Artur Czyz

**Name of the Vulnerable Software and Affected Versions** IBM InfoSphere Information Governance Catalog versions 11.3 through 11.3.1.2 IBM InfoSphere Information Governance Catalog versions 11.5 through 11.5.0.1 **Description** The issue allows remote authenticated users to read arbitrary files or cause a denial of service via crafted XML data, specifically exploiting an XML external entity (XXE) vulnerability. **Recommendations** For IBM InfoSphere Information Governance Catalog versions 11.3 through 11.3.1.2, update to version 11.3.1.2 or later. For IBM InfoSphere Information Governance Catalog versions 11.5 through 11.5.0.1, update to version 11.5.0.1 or later.

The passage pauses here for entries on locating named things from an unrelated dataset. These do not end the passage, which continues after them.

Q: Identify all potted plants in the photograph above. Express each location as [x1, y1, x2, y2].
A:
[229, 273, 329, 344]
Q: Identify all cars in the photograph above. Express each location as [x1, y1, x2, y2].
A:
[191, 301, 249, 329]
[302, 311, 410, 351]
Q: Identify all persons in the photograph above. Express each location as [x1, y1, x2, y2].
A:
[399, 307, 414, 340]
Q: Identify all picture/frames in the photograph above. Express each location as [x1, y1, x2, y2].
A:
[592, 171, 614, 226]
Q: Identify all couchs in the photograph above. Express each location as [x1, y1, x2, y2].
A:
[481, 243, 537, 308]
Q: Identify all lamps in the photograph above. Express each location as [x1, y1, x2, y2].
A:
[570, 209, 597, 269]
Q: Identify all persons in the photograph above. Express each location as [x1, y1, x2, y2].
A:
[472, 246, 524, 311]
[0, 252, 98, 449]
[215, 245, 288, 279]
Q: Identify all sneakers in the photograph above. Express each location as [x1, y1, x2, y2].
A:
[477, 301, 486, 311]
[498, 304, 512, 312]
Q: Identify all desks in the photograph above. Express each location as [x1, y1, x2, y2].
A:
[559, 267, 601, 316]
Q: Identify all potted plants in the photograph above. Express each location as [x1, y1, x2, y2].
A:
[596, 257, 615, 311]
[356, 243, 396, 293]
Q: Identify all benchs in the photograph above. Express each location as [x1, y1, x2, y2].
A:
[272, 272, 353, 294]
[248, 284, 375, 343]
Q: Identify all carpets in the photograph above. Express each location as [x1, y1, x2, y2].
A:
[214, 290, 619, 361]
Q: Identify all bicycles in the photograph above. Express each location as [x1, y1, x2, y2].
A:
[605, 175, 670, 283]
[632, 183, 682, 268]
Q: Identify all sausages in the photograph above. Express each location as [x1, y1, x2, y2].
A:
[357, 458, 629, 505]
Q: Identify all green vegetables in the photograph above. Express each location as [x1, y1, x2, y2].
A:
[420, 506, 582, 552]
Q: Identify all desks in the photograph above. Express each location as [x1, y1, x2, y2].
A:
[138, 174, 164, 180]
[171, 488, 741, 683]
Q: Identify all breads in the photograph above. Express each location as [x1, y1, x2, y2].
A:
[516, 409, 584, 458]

**Name of the Vulnerable Software and Affected Versions** IBM Information Server Framework versions 8.5 IBM Information Server Framework and InfoSphere Information Server Business Glossary versions 8.7 before FP2 IBM Information Server Framework and InfoSphere Information Server Business Glossary versions 9.1 before 9.1.2.0 IBM Information Server Framework and InfoSphere Information Governance Catalog versions 11.3 before 11.3.1.2 IBM Information Server Framework and InfoSphere Information Governance Catalog versions 11.5 before 11.5.0.1 **Description** A cross-site scripting (XSS) issue allows remote authenticated users to inject arbitrary web script or HTML via a crafted URL. **Recommendations** For IBM Information Server Framework version 8.5, update to a version later than 8.5. For IBM Information Server Framework and InfoSphere Information Server Business Glossary version 8.7, apply FP2 or later. For IBM Information Server Framework and InfoSphere Information Server Business Glossary version 9.1, update to version 9.1.2.0 or later. For IBM Information Server Framework and InfoSphere Information Governance Catalog version 11.3, update to version 11.3.1.2 or later. For IBM Information Server Framework and InfoSphere Information Governance Catalog version 11.5, update to version 11.5.0.1 or later.